Back to Frodo and Gandalf. (If you haven’t seen the movies, go watch them as soon as you finish reading this. It will take nine hours, but you have the time. Besides being an incredible story, it’s marinated in Biblical truth). After battling the Orcs and attempting to leave the Mines of Moria, in fact, just as they are almost out, Gandalf is captured by a fierce creature called Balrog, and is assumed to be lost forever. Frodo and the rest of the company are nearly paralyzed with grief, but what do they do? They keep going. They have a mission.
Easter weekend is here. There will be no egg hunt with my grandsons, or dinner plans with family and friends, or gatherings at church to remember Jesus’ death and celebrate his resurrection.

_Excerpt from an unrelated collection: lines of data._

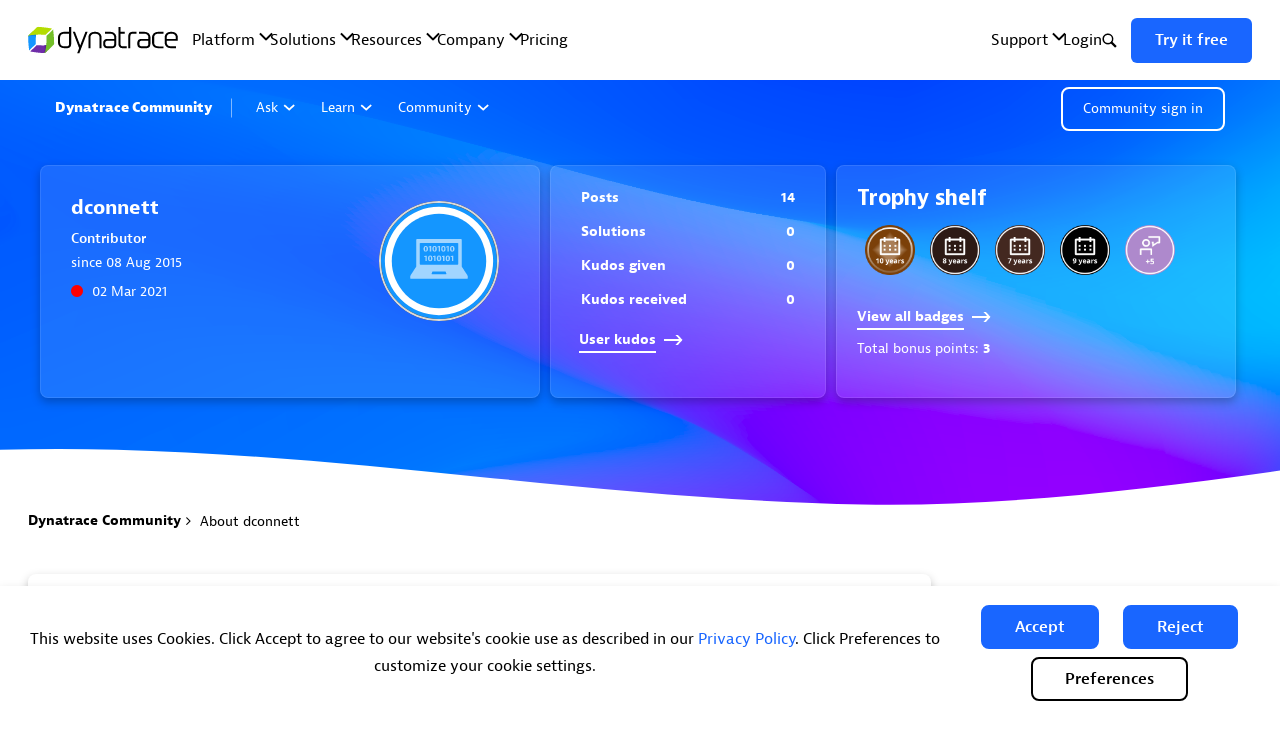

--- FILE ---
content_type: text/html; charset=UTF-8
request_url: https://community.dynatrace.com/t5/user/viewprofilepage/user-id/11910
body_size: 1956
content:
<!DOCTYPE html>
<html lang="en">
<head>
    <meta charset="utf-8">
    <meta name="viewport" content="width=device-width, initial-scale=1">
    <title></title>
    <style>
        body {
            font-family: "Arial";
        }
    </style>
    <script type="text/javascript">
    window.awsWafCookieDomainList = ['pssft35649.lithium.com','community.dynatrace.com','answers.dynatrace.com'];
    window.gokuProps = {
"key":"AQIDAHjcYu/GjX+QlghicBgQ/7bFaQZ+m5FKCMDnO+vTbNg96AHZ4WDspB1aFJyVQH2dkUBmAAAAfjB8BgkqhkiG9w0BBwagbzBtAgEAMGgGCSqGSIb3DQEHATAeBglghkgBZQMEAS4wEQQM7W6WqUCbHzul4jDCAgEQgDu69PTxw/7akKqxxDbZaXLC4vs4UibAla0yObX4jAjWnHi++X1x+9kjy7qUhd1j/dlv+Ad8Wd1vFcvx4w==",
          "iv":"EkQVFQCVMAAADCdu",
          "context":"eaAYL35wKJasF5+9E+8W+0ZCCV/dlyl3Yf11UtXQzY/sMb7M0lppsYXW+f1Nmv5N9qH2VqMmNC4/+Te4VFGsWNFaNOR2ashNkD/Ee1LsDETTGZwauBQGUFIXAzBgMFL9A0gV6Plq8yEwc+fb2ebqloZUrmCtwU4viY5sBkJC4WjEzAoGWVWf/Qm2Cj+9Mwyb8CE98lV5CVdaqqp553Dl4QEgPWup233xgbyHKdtVn2PnHmqsftsqORmTFtalyvTXeOIVj+PJRh06szTPsGaNsr6tYX0OntOikfHLIesbZMi/RjmAeblkVfTX1zgl8/Bwfbq94AR2LAzQhN16jg0DMaJSd2C93kyEuPkehgZ8ghjpM1J9HzPIc/PdoJKwkAJRRkyvH8unA7TXd6RnVWA9lLmvkPLrAldR/qBXvTU="
};
    </script>
    <script src="https://bc0439715fa6.967eb88d.us-east-2.token.awswaf.com/bc0439715fa6/84b2b385efb4/405073f0e175/challenge.js"></script>
</head>
<body>
    <div id="challenge-container"></div>
    <script type="text/javascript">
        AwsWafIntegration.saveReferrer();
        AwsWafIntegration.checkForceRefresh().then((forceRefresh) => {
            if (forceRefresh) {
                AwsWafIntegration.forceRefreshToken().then(() => {
                    window.location.reload(true);
                });
            } else {
                AwsWafIntegration.getToken().then(() => {
                    window.location.reload(true);
                });
            }
        });
    </script>
    <noscript>
        <h1>JavaScript is disabled</h1>
        In order to continue, we need to verify that you're not a robot.
        This requires JavaScript. Enable JavaScript and then reload the page.
    </noscript>
</body>
</html>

Though connecting electronically is a gift, it’s not the same as gathering with God’s people. Easter joy will be heavily tempered with loneliness and longing.

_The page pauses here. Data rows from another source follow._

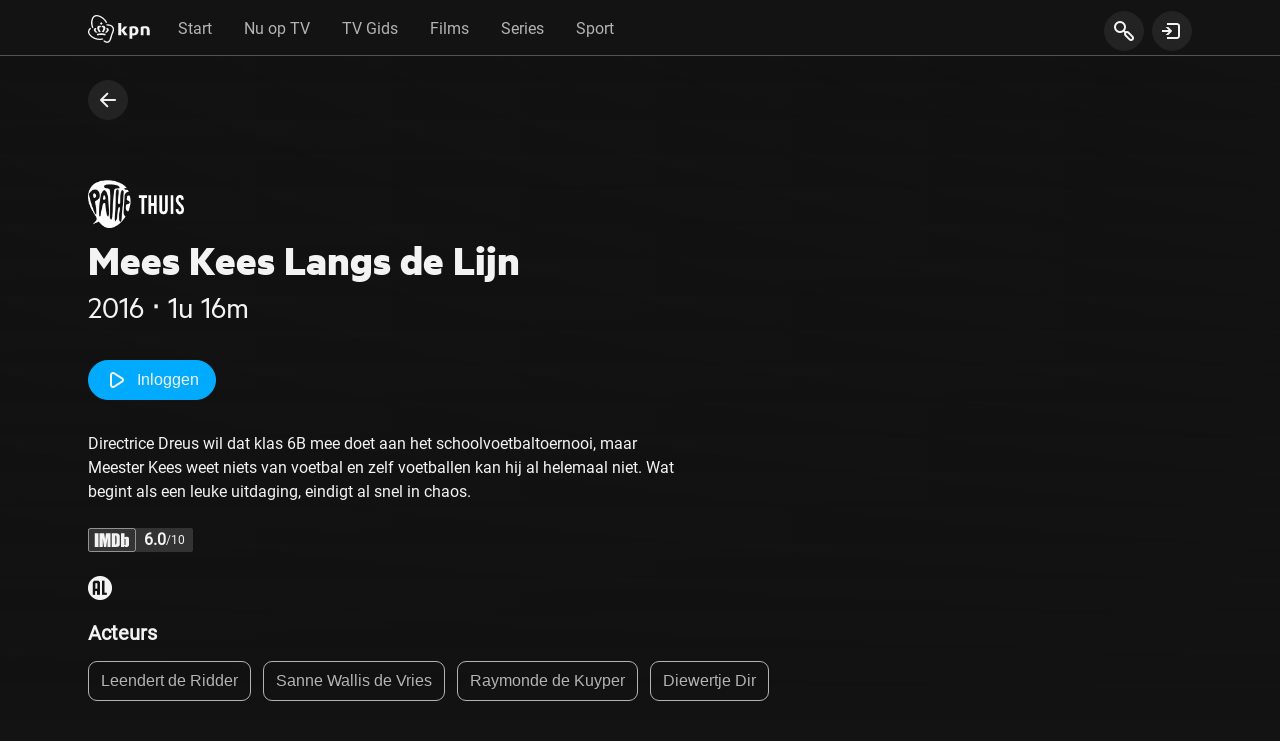

--- FILE ---
content_type: application/javascript; charset=UTF-8
request_url: https://tv.kpn.com/config.js
body_size: -95
content:
(function(){var _el = globalThis || window; if(_el) { _el.process = _el.process || {}; _el.process.browser = true; _el.process.env = {"BRAND":"KPN","AVS_URL":"https://api-avs67.tv.prod.itvavs.prod.aws.kpn.com/101/1.2.0/A/nld/pctv/kpn","LOCALE":"nl-NL","CONTENTFUL_SPACE":"p895x3dv9duy","CONTENTFUL_ENVIRONMENT":"master","CONTENTFUL_CDN_ACCESS_CODE":"7H1MIAaUOmjb0Dn21XgzAcB7PVl_LfedoKlOP1wLiDk","GIT_REVISION":"Tue Jan 13 13:03:23 UTC 2026","AGAMA_INTEGRATION":"2026/01/13 13:03:23"} }})()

Our experience will be more like the very first Easter, where a small band of confused, frightened followers of Jesus gathered after witnessing his crucifixion. I wonder what they said to each other. Maybe there was nothing to say. Maybe they just wept, or sat in numb silence. This wasn’t what they were expecting, and now they had to figure out what came next. And of course they were in for a huge surprise, which changed everything, and set them on a path they could never have imagined.
We didn’t ask for this, but it’s what we have. But on this Easter at home, let’s ask God to give us a spark of surprised joy.
Here is Paul’s prayer for us: “I pray also that the eyes of your heart may be enlightened in order that you may know the hope to which he has called you, the riches of his glorious inheritance in the saints, and his incomparably great power for us who believe. That power is like the working of his mighty strength, which he exerted in Christ when he raised him from the dead and seated him at his right hand in the heavenly realms, far above all rule and authority, power and dominion, and every title that can be given, not only in the present age but also in the one to come” (Ephesians 1:18-21).